Your task: Lay out the data from the line with "How far is the" through the end as a Markdown table with the columns "Number" and "Content", one line per row and no blank lines.

[Spatial reasoning question data]
::::::::

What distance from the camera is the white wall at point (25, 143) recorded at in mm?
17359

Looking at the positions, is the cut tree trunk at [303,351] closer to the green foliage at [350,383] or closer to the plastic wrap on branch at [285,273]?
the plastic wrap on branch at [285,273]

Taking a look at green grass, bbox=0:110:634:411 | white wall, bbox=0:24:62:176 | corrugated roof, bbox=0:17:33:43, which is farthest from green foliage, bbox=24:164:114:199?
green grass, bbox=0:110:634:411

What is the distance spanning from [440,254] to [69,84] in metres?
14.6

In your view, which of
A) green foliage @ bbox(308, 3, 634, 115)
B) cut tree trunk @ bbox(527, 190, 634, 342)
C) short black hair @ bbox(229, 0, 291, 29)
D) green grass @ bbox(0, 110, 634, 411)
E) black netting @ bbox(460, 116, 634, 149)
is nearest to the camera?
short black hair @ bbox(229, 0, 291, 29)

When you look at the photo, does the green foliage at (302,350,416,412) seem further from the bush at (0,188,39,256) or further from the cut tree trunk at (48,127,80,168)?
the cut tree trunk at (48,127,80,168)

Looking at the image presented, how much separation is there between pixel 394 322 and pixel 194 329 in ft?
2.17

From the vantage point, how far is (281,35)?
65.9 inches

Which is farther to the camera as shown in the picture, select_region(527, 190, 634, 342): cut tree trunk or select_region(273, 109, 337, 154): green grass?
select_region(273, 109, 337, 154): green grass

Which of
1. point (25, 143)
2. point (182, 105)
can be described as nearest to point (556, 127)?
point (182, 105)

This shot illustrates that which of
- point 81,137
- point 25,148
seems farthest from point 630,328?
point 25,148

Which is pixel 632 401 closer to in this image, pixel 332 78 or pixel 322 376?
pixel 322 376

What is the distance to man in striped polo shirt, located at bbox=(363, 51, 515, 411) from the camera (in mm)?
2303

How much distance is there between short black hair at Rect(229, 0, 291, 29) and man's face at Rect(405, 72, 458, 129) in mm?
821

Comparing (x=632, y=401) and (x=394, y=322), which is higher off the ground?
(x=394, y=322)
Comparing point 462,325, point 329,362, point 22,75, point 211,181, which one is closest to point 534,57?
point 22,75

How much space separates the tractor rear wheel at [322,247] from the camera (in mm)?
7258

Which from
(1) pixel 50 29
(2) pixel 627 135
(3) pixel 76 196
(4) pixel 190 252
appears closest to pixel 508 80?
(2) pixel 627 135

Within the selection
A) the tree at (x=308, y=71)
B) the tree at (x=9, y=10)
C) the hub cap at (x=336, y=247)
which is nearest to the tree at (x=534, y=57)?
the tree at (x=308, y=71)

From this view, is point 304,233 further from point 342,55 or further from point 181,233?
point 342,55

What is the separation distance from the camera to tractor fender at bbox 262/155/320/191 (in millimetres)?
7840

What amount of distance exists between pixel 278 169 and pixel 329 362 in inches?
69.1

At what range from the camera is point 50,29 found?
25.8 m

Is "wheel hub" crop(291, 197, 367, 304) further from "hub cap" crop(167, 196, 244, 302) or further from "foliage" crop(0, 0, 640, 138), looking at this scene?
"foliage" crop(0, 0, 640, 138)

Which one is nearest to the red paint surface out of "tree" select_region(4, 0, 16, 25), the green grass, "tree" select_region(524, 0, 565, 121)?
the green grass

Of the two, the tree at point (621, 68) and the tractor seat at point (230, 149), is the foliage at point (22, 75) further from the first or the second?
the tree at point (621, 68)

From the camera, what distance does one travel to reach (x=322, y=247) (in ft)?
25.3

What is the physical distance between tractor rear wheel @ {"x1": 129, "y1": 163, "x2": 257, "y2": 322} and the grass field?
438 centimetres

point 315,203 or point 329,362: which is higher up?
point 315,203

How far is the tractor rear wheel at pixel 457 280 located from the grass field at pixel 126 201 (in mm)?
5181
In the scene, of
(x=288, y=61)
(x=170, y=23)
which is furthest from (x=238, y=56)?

::::::::

Reply to the task:
| Number | Content |
|---|---|
| 1 | How far is the tractor rear wheel at pixel 457 280 located from the grass field at pixel 126 201 (in mm)? |
| 2 | 5181 |
| 3 | In the scene, of |
| 4 | (x=288, y=61) |
| 5 | (x=170, y=23) |
| 6 | which is furthest from (x=238, y=56)? |